Few mandatory disclosures as required by Companies Act 2013 in financial statement, effective from April 01, 2021.

Dear Company Owners / Directors,

Following are few provisions of The Companies Act 2013 which have been made applicable with effect from 01.04.2021 for companies whose financial statements are required to comply with the Accounting Standards and such financial statements should include these disclosures for the year ending 31.03.2022.

This is to be noted that the financial statement for the year ending 31.03.2022 should include the comparative figures of 31.03.2021 so it is better to get these figures / notes / disclosures ready for the year ending 31.03.2021 at the time of preparation of financial statement for the year ending 31.03.2021:

  1. Shareholdings of promoters: Name, number of shares, percentage of shares and percentage change during the year.

By this disclosure, the promoters who were not reporting the transactions in the income tax return may be traced easily from the books of accounts of the company.

  1. Ageing of trade payables: It has to be given in case of payables to msme, others, disputed dues to msme, disputed due to others ranging for the period from less than 1 year to more than 3 years.

◆ TASKS:
1 – Write out the part of the Companies Act disclosure notice from "Few mandatory disclosures" up to and including "during the year.".
2 – Summarize the Companies Act disclosure notice in two sentences.
3 – According to the Companies Act disclosure notice, which details about promoters' shareholdings must be disclosed?
The rows that come next are from a different source.

◆ PROVIDED INFORMATION:
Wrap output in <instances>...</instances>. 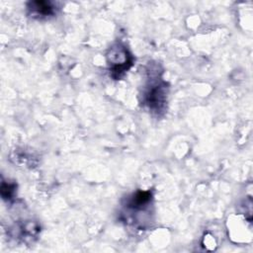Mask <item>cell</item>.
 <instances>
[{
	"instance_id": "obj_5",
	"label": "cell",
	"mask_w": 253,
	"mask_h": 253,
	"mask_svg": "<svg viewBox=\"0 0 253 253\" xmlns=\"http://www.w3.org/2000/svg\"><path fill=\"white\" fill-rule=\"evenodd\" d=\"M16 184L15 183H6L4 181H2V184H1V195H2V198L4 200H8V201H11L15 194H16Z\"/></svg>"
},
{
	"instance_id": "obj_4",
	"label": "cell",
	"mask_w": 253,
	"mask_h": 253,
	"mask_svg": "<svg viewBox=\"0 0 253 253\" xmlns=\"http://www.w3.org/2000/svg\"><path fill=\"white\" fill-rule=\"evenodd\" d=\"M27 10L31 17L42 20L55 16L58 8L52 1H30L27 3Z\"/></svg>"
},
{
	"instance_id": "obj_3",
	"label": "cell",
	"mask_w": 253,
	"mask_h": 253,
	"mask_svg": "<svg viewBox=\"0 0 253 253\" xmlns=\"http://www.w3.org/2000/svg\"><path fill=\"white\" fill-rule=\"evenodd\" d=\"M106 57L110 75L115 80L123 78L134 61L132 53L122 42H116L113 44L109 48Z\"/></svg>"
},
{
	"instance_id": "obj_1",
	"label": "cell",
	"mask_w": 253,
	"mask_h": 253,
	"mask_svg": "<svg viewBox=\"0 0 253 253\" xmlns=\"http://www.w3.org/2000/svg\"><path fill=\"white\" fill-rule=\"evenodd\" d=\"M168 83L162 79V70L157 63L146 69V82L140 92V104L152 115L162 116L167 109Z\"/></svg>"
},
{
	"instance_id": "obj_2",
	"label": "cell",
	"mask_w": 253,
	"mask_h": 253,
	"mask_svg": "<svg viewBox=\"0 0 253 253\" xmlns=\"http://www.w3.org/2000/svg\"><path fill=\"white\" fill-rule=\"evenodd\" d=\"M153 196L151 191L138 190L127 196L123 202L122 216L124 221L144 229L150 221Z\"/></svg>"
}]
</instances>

==

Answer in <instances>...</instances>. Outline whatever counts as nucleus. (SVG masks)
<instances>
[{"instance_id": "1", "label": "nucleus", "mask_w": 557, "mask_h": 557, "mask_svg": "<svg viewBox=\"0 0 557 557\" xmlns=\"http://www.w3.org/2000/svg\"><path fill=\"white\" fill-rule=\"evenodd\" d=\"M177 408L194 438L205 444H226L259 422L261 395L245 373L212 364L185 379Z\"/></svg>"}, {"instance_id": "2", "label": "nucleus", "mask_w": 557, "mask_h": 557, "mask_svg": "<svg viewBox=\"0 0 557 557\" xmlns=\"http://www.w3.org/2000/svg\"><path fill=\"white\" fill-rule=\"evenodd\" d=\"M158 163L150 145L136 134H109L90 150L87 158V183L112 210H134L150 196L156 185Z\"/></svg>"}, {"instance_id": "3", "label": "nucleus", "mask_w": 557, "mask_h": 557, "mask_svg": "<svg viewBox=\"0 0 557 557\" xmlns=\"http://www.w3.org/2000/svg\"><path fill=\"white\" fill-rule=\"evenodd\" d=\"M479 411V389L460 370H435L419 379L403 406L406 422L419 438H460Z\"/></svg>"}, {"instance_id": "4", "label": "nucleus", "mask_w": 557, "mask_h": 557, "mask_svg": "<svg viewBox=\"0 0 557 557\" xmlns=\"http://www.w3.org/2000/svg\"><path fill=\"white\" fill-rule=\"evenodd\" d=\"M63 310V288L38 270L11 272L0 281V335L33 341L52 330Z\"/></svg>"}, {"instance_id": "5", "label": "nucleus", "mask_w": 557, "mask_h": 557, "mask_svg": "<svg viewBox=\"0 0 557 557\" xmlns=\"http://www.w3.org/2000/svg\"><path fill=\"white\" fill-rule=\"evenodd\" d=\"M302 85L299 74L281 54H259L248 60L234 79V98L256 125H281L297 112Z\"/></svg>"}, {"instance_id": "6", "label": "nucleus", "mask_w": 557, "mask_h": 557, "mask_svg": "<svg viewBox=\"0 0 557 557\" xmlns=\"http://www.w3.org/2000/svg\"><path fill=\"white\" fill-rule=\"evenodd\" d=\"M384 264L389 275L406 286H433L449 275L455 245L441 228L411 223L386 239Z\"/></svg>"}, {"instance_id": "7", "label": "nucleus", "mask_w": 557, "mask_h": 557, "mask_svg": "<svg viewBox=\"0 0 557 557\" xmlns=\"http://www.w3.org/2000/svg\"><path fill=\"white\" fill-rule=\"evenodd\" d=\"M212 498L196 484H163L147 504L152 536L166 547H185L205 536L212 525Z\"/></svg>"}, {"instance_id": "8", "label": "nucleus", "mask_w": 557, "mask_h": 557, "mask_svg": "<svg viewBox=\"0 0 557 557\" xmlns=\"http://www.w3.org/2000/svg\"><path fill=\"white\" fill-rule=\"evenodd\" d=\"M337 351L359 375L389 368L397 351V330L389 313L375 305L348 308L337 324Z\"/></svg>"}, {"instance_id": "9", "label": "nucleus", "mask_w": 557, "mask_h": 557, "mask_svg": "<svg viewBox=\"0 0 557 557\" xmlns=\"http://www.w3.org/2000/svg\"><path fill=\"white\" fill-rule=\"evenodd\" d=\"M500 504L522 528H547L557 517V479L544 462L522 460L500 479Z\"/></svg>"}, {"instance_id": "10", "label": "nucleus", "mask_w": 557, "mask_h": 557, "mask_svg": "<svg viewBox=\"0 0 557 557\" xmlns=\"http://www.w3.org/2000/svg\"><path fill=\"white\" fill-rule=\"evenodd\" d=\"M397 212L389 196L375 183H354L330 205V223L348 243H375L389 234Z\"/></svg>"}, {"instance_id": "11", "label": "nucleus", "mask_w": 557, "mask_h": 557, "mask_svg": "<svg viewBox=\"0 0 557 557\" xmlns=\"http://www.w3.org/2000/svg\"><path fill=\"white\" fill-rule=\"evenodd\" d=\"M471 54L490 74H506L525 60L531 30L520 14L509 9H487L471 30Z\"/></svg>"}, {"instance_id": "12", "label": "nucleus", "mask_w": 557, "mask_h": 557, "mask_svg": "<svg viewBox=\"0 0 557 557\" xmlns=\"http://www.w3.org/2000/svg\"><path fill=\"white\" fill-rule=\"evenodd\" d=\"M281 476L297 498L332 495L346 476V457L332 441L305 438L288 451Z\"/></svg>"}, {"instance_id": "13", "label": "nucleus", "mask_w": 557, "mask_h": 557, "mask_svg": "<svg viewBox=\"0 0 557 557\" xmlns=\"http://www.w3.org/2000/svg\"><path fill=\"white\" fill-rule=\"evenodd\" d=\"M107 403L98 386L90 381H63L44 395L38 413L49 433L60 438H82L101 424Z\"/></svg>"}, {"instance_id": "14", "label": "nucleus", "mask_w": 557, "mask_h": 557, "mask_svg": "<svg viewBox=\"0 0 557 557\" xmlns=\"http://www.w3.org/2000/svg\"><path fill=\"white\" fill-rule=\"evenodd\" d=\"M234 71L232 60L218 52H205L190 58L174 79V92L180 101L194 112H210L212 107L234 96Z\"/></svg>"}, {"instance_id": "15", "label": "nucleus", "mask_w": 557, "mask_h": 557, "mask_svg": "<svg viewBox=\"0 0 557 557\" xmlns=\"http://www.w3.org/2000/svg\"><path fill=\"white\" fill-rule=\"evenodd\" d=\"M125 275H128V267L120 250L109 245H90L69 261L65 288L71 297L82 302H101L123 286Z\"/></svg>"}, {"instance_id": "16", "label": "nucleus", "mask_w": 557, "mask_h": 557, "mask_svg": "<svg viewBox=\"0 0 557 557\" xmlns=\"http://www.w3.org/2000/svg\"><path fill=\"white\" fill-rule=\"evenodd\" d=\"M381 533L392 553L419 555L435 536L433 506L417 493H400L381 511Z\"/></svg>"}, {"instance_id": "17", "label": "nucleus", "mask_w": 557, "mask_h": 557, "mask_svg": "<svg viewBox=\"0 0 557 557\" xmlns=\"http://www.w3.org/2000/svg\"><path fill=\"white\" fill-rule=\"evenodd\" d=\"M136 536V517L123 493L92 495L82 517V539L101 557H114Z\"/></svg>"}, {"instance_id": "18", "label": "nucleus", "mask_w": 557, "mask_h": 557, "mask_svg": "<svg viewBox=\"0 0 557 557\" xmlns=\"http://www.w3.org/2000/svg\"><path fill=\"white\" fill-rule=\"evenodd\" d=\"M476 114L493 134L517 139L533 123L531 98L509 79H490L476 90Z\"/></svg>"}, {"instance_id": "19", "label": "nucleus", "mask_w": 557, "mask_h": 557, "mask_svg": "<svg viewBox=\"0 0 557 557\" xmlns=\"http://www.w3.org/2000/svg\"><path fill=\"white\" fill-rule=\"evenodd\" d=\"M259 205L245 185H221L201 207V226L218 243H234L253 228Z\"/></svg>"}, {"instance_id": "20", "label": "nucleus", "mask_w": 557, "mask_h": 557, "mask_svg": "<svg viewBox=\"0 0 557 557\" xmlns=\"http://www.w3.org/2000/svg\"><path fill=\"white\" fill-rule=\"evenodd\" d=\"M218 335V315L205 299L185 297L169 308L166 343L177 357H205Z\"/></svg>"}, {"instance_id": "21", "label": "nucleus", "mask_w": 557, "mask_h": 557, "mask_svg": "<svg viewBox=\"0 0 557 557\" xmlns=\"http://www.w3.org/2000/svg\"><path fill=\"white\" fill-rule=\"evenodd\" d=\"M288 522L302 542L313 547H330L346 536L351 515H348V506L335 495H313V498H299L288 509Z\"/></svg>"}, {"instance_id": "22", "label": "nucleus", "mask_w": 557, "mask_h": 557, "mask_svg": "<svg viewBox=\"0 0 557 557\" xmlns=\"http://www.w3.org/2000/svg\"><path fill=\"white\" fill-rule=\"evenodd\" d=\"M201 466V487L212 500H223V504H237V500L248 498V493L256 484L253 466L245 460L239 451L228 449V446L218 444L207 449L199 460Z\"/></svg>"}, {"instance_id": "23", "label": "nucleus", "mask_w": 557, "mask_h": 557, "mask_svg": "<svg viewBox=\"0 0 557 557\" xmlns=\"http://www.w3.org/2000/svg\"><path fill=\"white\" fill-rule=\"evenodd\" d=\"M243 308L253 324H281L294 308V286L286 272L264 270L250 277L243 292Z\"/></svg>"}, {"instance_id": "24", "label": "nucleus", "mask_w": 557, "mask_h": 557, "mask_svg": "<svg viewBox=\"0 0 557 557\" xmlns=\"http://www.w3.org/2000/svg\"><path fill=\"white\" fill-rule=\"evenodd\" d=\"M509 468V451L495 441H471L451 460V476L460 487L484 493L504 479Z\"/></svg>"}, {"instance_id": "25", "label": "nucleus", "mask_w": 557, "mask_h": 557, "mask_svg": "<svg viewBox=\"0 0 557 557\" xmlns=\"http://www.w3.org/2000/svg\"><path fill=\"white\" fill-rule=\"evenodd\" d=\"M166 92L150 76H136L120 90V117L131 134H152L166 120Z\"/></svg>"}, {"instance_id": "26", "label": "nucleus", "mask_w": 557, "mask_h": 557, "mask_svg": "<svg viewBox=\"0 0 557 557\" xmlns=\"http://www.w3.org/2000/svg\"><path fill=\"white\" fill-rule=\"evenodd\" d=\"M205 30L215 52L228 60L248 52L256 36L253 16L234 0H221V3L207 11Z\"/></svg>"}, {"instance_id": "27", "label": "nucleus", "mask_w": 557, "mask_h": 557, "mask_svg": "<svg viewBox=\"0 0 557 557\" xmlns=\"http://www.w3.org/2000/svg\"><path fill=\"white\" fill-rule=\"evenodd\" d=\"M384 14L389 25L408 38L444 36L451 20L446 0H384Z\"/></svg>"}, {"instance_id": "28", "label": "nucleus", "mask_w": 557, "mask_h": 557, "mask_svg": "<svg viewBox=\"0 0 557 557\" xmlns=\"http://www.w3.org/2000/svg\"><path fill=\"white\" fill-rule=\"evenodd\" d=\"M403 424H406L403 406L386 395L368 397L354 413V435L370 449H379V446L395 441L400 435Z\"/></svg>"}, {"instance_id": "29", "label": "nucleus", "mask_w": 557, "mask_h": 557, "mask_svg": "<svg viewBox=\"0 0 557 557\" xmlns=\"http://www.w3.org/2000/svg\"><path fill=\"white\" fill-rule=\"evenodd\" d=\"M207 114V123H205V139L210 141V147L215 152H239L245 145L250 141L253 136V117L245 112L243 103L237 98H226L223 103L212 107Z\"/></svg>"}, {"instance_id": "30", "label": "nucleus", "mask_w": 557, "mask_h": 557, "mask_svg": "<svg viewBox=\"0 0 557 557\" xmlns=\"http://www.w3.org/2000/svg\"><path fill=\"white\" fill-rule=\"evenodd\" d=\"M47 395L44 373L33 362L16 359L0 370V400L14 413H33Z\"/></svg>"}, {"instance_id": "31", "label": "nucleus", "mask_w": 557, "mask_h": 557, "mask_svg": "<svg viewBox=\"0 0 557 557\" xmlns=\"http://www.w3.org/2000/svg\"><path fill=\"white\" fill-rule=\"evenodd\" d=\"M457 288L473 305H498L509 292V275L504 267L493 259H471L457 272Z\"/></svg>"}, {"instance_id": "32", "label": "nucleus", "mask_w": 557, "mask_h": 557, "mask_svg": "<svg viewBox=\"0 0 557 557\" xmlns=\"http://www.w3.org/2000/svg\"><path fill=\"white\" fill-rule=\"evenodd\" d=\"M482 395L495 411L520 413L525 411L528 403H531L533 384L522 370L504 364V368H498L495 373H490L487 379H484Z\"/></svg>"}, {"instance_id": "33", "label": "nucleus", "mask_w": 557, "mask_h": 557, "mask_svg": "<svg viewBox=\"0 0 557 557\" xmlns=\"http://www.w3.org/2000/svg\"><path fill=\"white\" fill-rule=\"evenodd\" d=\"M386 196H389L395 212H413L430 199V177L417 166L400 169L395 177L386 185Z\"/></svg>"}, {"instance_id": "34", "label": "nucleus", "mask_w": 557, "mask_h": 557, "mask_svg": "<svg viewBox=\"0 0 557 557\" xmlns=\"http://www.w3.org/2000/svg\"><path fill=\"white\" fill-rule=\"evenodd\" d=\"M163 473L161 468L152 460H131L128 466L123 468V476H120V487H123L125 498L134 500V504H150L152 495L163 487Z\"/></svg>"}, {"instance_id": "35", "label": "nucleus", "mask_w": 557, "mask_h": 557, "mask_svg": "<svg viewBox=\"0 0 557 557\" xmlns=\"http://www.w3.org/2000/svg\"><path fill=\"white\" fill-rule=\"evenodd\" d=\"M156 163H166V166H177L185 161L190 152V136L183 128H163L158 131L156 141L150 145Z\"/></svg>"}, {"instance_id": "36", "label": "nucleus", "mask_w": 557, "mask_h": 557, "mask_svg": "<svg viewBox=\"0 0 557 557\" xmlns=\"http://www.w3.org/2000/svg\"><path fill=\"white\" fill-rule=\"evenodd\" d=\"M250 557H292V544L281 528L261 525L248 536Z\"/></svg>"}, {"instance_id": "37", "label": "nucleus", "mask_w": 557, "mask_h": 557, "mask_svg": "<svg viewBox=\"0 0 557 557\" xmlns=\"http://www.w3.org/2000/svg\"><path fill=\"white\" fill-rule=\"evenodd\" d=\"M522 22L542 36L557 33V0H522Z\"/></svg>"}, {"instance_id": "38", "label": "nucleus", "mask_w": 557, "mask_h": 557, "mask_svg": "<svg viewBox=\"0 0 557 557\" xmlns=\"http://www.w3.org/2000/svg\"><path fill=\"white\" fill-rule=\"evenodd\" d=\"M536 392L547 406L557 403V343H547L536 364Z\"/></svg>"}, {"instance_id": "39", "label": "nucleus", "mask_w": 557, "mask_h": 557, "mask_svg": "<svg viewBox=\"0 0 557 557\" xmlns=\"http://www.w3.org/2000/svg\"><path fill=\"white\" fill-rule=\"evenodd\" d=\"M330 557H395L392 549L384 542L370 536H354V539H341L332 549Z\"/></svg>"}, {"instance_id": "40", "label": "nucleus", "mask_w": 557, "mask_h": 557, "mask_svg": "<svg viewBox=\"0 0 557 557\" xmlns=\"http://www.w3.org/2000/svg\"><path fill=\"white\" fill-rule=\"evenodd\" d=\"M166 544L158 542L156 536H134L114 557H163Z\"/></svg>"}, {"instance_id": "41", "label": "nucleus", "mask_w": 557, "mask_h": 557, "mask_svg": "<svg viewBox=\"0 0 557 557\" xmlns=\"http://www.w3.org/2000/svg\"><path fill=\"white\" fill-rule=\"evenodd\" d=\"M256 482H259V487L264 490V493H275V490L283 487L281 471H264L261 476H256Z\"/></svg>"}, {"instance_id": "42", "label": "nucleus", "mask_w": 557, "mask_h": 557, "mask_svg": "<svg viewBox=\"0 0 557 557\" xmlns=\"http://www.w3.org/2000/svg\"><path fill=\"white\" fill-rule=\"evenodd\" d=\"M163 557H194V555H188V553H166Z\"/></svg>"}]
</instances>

◆ PER-TASK OUTPUTS:
1 –
Few mandatory disclosures as required by Companies Act 2013 in financial statement, effective from April 01, 2021.

Dear Company Owners / Directors,

Following are few provisions of The Companies Act 2013 which have been made applicable with effect from 01.04.2021 for companies whose financial statements are required to comply with the Accounting Standards and such financial statements should include these disclosures for the year ending 31.03.2022.

This is to be noted that the financial statement for the year ending 31.03.2022 should include the comparative figures of 31.03.2021 so it is better to get these figures / notes / disclosures ready for the year ending 31.03.2021 at the time of preparation of financial statement for the year ending 31.03.2021:

  1. Shareholdings of promoters: Name, number of shares, percentage of shares and percentage change during the year.

2 – Certain provisions of the Companies Act 2013 took effect on April 1, 2021 for companies whose financial statements must comply with the Accounting Standards, so those statements for the year ending March 31, 2022 must include the new disclosures. Because comparative figures for March 31, 2021 are also required, it is better to prepare those disclosures, such as promoters' shareholdings and the ageing of trade payables, for that year too.

3 – The name, the number of shares, the percentage of shares, and the percentage change during the year.